PETROS: Hi, I'm Petros Papadakis! I talk really loud and I sound like a muppet!
Bzzzzzzzzzzz... WOW! Five seconds and I'm already suicidal! Time for a change of scenery. Let's go by USC and watch as a geography professor tries to console a Trojan football player still grieving the loss of teammate Joe Danelo.
PROFESSOR: Now son, I know this was tragic, but I also know how important football is to you. If you don't get yourself out of this funk and improve your grades, you won't be eligible to play. Sometimes messages are delivered in strange ways, and it's not our place to question them. Just look at it as a signal to seize every opportunity in life that comes your way- and that includes making the most out of the scholarship you've been given. You are blessed, and it's times like this when we need to truly appreciate what we have. Do it for Joe!

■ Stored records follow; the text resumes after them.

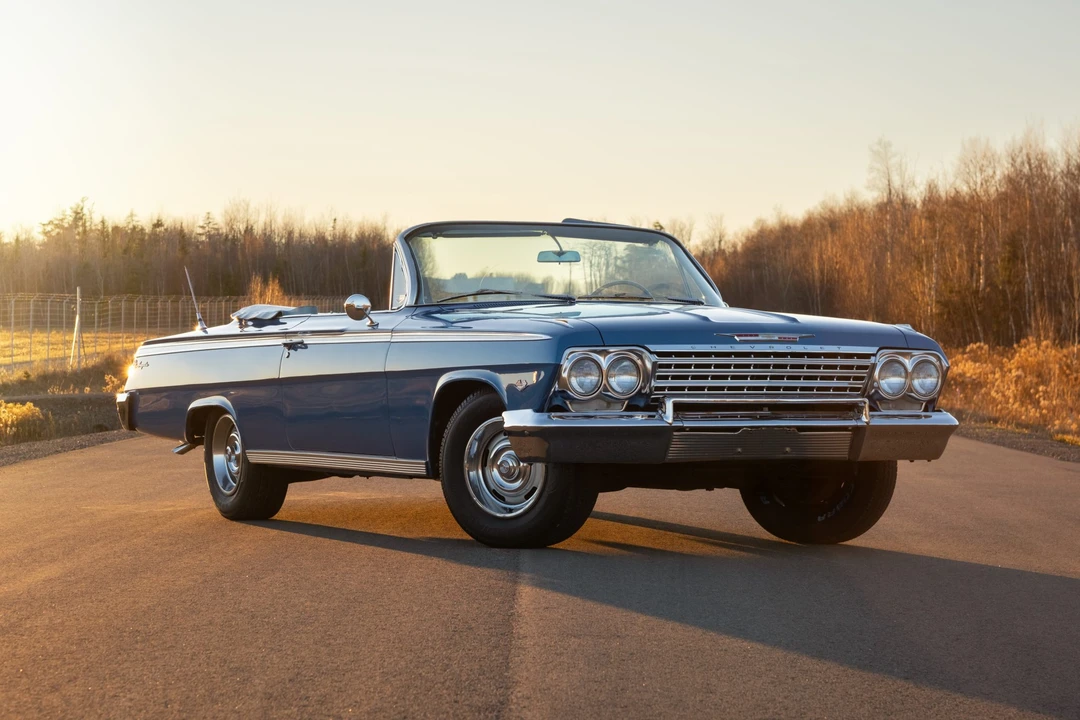 1962 Chevrolet Impala 2nd Gen - Image 15 of 31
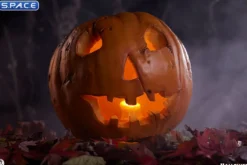 1:1 Jack-O-Lantern Life-Size Statue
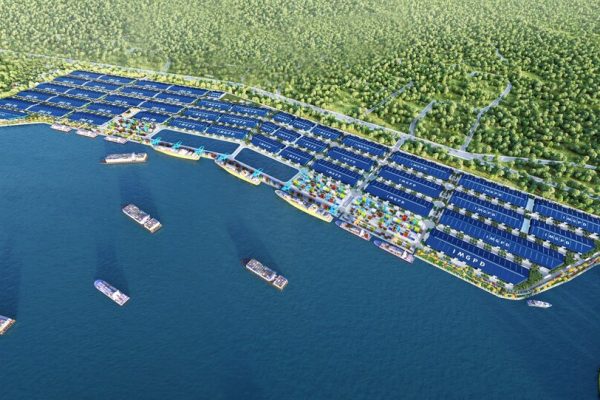 Thi tuyển quốc tế nhà xưởng cao tầng: Bước chuyển từ “công trình sản xuất” sang “kiến trúc công nghiệp” tại Việt Nam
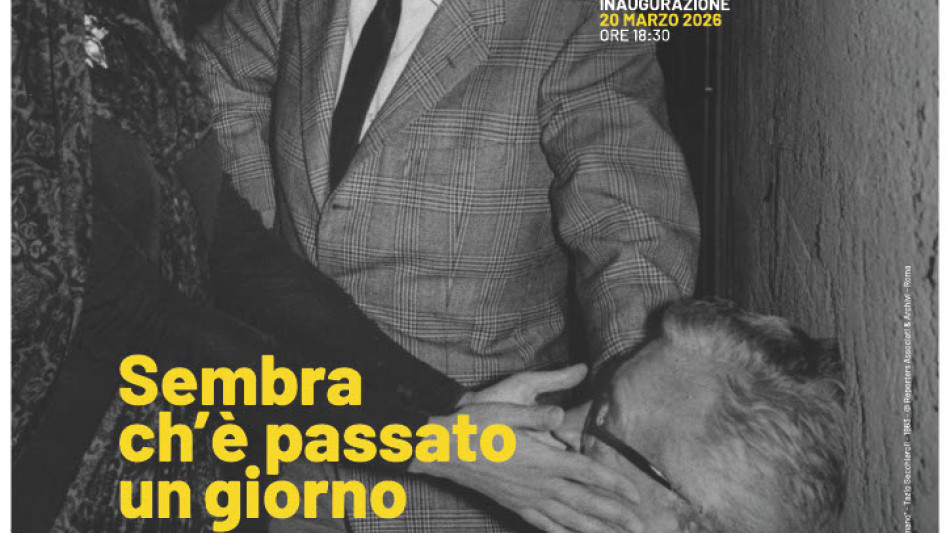 Voci e foto storiche del cinema italiano aprono la settimana barese del Bif&st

TROJAN: You're absolutely right, sir, and I know it. It's just hard is all. I haven't been myself since he fell off that cliff in San Pee-dro.
PROFESSOR: San Pedro.
TROJAN: What?
PROFESSOR: San Pedro. It's pronounced "San Pedro". You said San Pee-dro.
TROJAN: I'm not following.
PROFESSOR: Repeat after me. San Pay-dro.
TROJAN: San Pee-dro.
PROFESSOR: Not quite. Try it one more time. San Pay-dro.
TROJAN: San Pee-dro.
PROFESSOR: OK, let's try something different. Who is the New York Mets pitcher in this photograph?
TROJAN: Pedro Martinez.
PROFESSOR: Good! And what does this shirt say?
TROJAN: Vote For Pedro?
PROFESSOR: YES! And where is that cliff again?
TROJAN: San Pee-dro.
PROFESSOR: Aw, it's hopeless! Just get your grades up.
TROJAN: Yes sir!
PROFESSOR: (MUTTERING UNDER HIS BREATH) No one else in the state can pronounce it. Why should he be any different?
Bzzzzzzzzzzz... Well, that was entertaining- in a nauseating sort of way. In fact, the only thing I can think of that's more repugnant than this blog is a giant mound of turds. Which reminds me- it's almost time for dinner! I'm off!
Bzzzzzzzzzzzzzzzzzzzzzzzzzzzzzzzzzzzzzzz!